Het lied en de liedkunst zijn wat mij betreft wat ondergeschoven kindjes in mijn nimmer verflauwende belangstelling voor klassieke muziek, met uitzondering van het zogeheten orkestlied. Dat aparte genre kan zich al heel lang in mijn belangstelling verheugen. Een zanger, maar liever nog een zangeres jubelt en kweelt met begeleiding door een heus orkest. Goede voorbeelden zijn natuurlijk de liedercycli van Gustav Mahler (Rückertlieder, Kindertotenlieder, Lieder eines fahrenden Gesellen), Richard Strauss (Vier letzte Lieder en veel andere liederen), Richard Wagner (Wesendocklieder) en Alban Berg (Sieben frühe Lieder).
Ik ontdek er echter telkens weer meer, zoals onlangs het schitterende Il Tramonto van Ottorino Respighi, die bovendien ook andere Shelleygedichten aldus bewerkte (Aretusa, La Sensitiva). De speurtocht gaat door, zeker nu ik door Spotify (ik weet het, beste lezer, ik dreig in herhaling te vervallen) op de meest vreemde en opwindende zijpaden wordt geleid. Van Ravel (Sheherazade) tot Martucci (Notturno), van Britten (Serenade) tot Diepenbrock (Hymnen an die Nacht), van Hendrik Andriessen (Miroir de peine, een regelrechte ontdekking!) tot Lutoslawski (Les espaces du sommeil)... Ik kan er niet genoeg van krijgen. Het is een meer dan verleidelijk genre, dat orkestlied, en het is niet verbazingwekkend dat het in de laat-Romantiek tot grote bloei is gekomen: expressie tot het uiterste gevoerd, dankzij de combinatie van het brede orkestpalet en de menselijke (lees vooral: vrouwelijke) stem.

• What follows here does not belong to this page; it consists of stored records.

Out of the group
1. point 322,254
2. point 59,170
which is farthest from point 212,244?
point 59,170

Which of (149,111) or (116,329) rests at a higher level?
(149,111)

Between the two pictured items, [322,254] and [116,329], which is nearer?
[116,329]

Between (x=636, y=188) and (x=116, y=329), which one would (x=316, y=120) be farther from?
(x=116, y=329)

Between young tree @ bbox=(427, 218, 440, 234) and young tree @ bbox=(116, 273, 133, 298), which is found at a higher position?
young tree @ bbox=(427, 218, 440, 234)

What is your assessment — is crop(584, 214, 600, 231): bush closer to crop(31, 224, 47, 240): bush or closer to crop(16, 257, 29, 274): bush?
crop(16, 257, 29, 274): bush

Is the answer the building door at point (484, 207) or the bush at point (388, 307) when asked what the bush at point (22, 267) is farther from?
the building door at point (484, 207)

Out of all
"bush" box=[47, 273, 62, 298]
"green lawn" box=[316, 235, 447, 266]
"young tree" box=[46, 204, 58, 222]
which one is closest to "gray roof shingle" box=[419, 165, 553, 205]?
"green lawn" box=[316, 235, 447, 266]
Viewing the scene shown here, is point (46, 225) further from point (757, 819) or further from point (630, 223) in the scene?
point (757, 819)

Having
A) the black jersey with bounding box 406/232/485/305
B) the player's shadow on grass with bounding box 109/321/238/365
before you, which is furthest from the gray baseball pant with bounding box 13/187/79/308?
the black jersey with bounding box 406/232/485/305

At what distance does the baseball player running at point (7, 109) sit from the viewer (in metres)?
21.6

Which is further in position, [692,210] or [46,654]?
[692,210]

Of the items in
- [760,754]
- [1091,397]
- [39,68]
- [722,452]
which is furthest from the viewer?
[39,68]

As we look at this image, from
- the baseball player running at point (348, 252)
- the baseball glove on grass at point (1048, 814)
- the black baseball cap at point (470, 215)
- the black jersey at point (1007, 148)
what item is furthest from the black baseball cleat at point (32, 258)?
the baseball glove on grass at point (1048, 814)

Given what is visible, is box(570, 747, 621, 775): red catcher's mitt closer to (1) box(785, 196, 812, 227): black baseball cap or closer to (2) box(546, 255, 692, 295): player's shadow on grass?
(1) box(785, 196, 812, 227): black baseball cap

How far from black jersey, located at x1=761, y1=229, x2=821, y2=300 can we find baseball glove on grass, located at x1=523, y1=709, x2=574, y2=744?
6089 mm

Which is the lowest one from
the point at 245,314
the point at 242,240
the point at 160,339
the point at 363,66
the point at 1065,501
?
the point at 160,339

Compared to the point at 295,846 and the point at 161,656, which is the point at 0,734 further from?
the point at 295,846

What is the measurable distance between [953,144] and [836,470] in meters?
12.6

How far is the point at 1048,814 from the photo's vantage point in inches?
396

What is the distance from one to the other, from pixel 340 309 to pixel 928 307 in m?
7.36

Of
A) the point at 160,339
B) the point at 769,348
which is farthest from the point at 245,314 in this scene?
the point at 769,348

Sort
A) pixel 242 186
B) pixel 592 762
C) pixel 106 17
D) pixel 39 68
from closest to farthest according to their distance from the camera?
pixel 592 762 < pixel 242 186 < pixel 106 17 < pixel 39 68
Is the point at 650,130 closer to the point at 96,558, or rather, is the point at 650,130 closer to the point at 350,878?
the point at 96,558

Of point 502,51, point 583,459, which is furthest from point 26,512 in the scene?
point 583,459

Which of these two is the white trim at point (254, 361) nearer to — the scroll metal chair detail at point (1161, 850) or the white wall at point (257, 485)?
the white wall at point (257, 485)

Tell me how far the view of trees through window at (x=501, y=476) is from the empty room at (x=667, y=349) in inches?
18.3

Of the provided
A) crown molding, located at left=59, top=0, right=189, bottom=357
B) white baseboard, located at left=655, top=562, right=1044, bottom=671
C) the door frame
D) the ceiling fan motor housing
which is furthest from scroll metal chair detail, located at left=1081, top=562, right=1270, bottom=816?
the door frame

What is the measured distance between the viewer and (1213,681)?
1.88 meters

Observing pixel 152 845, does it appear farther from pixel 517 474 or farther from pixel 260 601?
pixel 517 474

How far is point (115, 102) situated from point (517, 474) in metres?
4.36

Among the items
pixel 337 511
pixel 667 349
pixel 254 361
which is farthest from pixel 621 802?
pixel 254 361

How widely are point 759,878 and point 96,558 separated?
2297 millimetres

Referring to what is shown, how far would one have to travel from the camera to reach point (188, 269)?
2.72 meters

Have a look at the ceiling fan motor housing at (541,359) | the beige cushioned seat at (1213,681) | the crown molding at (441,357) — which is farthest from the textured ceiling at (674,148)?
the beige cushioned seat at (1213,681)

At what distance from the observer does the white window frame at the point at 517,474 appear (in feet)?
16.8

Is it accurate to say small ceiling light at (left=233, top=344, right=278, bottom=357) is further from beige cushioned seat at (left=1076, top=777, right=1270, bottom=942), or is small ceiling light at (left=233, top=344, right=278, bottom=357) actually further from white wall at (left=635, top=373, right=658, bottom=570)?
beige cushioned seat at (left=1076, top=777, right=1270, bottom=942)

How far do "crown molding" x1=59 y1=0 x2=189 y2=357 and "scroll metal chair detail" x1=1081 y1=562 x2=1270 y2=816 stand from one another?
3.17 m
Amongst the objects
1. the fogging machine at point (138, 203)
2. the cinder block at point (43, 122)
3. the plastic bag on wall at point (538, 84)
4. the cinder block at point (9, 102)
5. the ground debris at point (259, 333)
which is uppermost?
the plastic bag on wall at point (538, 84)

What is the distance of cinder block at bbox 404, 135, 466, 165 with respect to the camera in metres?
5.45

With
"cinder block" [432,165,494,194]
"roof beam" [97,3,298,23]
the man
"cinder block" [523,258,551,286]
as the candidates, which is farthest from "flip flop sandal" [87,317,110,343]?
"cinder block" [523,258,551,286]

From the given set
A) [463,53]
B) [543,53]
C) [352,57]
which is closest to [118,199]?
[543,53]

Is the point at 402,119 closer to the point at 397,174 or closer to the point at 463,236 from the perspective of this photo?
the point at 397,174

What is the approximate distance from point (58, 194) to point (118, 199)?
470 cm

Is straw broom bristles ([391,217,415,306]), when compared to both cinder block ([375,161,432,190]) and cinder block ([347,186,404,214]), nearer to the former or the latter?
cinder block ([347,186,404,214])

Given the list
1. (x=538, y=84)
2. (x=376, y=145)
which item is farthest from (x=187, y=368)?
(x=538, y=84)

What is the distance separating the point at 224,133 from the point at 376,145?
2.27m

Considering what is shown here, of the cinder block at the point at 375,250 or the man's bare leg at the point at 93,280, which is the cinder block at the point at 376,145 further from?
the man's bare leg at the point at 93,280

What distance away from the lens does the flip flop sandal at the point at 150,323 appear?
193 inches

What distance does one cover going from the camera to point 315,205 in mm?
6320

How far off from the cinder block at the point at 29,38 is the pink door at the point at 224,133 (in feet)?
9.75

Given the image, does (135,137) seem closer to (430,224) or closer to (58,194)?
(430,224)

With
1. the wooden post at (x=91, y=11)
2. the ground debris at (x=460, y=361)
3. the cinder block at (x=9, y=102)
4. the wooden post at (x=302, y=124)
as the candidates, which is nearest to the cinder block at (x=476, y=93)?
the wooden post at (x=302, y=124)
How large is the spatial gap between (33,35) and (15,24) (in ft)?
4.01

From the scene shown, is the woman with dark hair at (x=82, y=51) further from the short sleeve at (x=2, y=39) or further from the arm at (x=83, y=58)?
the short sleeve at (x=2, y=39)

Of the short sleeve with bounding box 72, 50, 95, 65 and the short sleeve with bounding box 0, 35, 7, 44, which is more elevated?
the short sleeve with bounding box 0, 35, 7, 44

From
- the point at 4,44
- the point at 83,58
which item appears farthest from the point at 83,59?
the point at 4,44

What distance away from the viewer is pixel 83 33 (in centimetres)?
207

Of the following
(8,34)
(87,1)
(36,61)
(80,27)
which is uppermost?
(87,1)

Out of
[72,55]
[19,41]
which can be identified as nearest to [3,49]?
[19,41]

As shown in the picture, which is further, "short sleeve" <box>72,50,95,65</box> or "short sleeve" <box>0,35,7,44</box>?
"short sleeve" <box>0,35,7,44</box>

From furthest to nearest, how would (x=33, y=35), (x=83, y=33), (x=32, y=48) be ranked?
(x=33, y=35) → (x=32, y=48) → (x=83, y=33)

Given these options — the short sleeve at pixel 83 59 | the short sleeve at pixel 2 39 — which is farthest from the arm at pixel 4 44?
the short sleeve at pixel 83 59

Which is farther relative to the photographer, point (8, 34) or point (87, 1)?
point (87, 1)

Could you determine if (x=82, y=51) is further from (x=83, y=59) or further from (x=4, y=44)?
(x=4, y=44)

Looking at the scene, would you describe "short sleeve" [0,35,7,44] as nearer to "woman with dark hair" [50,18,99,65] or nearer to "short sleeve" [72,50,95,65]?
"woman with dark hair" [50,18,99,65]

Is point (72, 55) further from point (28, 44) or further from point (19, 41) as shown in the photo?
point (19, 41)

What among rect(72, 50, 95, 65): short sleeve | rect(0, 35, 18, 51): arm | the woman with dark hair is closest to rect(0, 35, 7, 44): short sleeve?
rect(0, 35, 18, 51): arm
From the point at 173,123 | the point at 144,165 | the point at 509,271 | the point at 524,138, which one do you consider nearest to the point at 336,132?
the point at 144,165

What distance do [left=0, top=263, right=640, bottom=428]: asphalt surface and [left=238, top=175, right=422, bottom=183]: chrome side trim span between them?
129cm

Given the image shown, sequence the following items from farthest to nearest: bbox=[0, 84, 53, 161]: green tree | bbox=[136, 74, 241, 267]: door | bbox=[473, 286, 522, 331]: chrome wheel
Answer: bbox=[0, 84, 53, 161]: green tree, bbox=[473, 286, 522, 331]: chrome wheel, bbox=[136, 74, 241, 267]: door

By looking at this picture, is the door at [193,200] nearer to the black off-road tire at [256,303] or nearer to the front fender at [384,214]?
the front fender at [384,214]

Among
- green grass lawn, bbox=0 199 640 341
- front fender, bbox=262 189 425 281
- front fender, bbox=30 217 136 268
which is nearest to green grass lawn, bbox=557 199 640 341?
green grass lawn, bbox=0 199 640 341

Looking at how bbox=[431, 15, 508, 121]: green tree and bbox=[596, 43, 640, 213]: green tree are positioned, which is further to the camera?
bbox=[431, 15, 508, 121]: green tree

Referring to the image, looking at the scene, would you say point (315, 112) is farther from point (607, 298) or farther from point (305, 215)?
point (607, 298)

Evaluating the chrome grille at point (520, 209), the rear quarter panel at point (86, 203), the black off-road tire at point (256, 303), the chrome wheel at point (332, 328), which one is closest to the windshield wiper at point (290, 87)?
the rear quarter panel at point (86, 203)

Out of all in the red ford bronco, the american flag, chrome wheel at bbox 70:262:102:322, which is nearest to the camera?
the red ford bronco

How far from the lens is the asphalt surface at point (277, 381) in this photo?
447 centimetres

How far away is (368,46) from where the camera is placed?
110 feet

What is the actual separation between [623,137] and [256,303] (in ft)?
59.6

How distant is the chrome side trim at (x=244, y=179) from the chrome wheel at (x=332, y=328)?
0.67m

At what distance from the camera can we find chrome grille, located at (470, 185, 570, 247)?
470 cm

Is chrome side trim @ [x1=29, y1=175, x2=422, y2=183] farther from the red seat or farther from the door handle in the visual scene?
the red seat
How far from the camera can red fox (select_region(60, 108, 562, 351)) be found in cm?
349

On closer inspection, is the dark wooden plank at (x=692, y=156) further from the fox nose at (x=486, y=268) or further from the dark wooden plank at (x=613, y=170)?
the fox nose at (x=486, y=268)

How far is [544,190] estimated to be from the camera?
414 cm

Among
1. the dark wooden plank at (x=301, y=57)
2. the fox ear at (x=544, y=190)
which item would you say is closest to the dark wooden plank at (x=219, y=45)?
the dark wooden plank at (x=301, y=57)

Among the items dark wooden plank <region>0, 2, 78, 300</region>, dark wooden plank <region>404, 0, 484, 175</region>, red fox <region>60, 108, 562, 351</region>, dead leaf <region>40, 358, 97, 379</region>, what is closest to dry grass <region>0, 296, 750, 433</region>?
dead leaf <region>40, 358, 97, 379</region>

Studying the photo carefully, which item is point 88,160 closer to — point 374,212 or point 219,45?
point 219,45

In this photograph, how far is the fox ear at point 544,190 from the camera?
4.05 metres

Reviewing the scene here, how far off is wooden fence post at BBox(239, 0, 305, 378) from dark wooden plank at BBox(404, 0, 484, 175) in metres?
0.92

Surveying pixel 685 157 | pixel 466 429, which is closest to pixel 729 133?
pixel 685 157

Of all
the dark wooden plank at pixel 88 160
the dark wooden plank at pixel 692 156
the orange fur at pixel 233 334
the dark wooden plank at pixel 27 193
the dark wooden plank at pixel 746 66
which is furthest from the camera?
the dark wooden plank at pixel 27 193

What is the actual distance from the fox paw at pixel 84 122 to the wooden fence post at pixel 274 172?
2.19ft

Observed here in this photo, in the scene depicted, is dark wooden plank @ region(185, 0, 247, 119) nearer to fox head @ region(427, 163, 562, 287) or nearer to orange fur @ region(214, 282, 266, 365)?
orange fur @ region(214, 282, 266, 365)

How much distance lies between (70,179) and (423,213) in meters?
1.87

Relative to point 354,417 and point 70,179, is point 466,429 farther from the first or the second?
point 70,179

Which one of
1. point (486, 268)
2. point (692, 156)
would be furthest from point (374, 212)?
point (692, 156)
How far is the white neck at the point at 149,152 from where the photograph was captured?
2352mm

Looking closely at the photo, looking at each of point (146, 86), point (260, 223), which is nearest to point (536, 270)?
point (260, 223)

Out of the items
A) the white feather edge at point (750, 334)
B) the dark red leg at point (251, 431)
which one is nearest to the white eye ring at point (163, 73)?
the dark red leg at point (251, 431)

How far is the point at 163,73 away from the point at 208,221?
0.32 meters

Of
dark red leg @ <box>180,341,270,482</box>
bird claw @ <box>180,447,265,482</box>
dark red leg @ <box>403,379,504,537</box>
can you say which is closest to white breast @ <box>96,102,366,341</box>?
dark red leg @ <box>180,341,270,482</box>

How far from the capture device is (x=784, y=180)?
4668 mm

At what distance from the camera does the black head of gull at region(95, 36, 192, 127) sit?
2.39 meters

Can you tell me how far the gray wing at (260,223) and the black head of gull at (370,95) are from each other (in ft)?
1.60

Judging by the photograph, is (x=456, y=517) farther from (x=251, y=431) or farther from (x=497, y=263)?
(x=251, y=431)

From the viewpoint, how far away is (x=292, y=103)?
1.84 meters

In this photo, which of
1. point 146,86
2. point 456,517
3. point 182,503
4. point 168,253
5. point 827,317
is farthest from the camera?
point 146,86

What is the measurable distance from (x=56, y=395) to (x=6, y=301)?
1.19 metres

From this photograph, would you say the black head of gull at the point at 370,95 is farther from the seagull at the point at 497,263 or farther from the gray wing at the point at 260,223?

Op wikipedia is een mooie, maar uiteraard onvolledige opsomming te vinden van de belangrijkste orkestliederen. Daar ontbreken dan bijvoorbeeld nog de hierboven genoemde Martucci en Moessorgski (Liederen en dansen van de dood, orkestratie door Sjostakovitsj) en godweet wat nog meer. Heeft u suggesties, laat maar weten!